Elle pose deux flûtes sur le bar, le bouchon saute, rebondit sur le plafond et atterrit droit sur mon œil.
– Ma chérie ! Je suis désolée ! dit-elle en accourant vers moi, les mains tendues vers mon œil que je cache avec mon poing.
C'est que ça fait mal ! Elle inspecte mon œil rougi, je lui demande la salle de bains, pour mettre un peu d'eau. Elle va pour m'accompagner, mais je lui fais comprendre que j'aimerais y aller seule. Surprise ainsi, j'ai besoin de pleurer, et je ne voudrais pas qu'elle m'imagine si fragile.
– Deuxième porte à gauche.
Je prends le couloir, mi-furieuse de gâcher un instant pareil, mi-amusée de la situation.
J'actionne la poignée, il fait sombre. Je cherche à tâtons l'interrupteur et j'en trouve deux sous mes doigts. Allez, j'appuie sur le deuxième.
Mais au lieu d'une salle de bains, une chambre. J'ai allumé des spots au-dessus du lit, qui éclairent un tableau. Apparemment, ce n'est pas la bonne pièce. Je pivote pour sortir, mais je m'arrête. Les tons de jaunes ont attiré mon œil, et si un tel éclairage est installé, c'est bien pour qu'il soit vu. Je ne réfléchis pas trop, moi si timide quand il s'agit de pénétrer l'intimité de l'autre, je m'avance dans la pièce. Au-dessus du lit à baldaquins, cette toile murmure.
Une femme enceinte est représentée de profil, des épaules aux cuisses. L'œil est attiré par la rondeur de son ventre, le jaune Naples si doux est d'une tendresse, d'un amour éclatant. Mélangé au blanc de l'innocence, de la pureté... Peut-être trop. Je ne sais pas, mais devant ce tableau qui célèbre la vie, j'ai la gorge nouée. J'entends Elisabeth qui m'appelle, mais je ne peux détacher mon regard de cette toile. La peinture me parle, mais je ne comprends pas bien ce qu'elle me dit. Les pas s'approchent dans le couloir, puis près de moi. Je voudrais articuler des excuses, mais aucun son ne sort de ma bouche.
Je sens sa main sur mon épaule. Des dizaines de questions se bousculent dans mon esprit, et je finis par en poser une :
– Qui l'a peint ?
– Moi , répondit-elle.
Ça me fait encore plus mal. Sa main devient un poids mort sur moi, je m'étrangle.
– À 17 ans.

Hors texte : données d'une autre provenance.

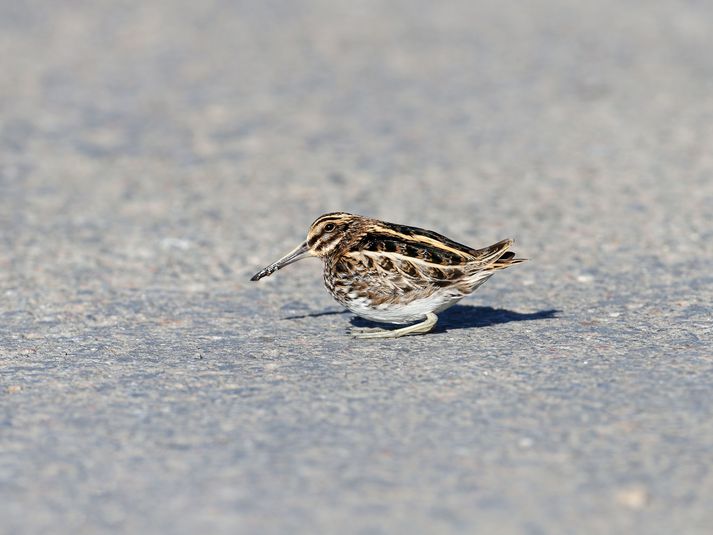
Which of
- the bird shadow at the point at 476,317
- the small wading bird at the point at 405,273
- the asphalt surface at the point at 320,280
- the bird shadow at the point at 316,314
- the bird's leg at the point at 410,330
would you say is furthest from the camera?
the bird shadow at the point at 316,314

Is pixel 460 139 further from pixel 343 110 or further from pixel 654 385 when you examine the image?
pixel 654 385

J'ai passé des mois à parfaire les courbes de cette femme, à peindre mon avenir.
Ses mots étaient encore plus lourds que sa main. Elle n'a pas d'enfant, elle n'est pas mariée. Je respire mal. Je voudrais qu'elle arrête.
– Ensuite, plus rien n'existait. Je me foutais du monde. Tout pouvait s'arrêter, mon cœur de battre, une guerre éclater ou la paix revenir, la science avancer, rien n'aurait apaisé ma peine.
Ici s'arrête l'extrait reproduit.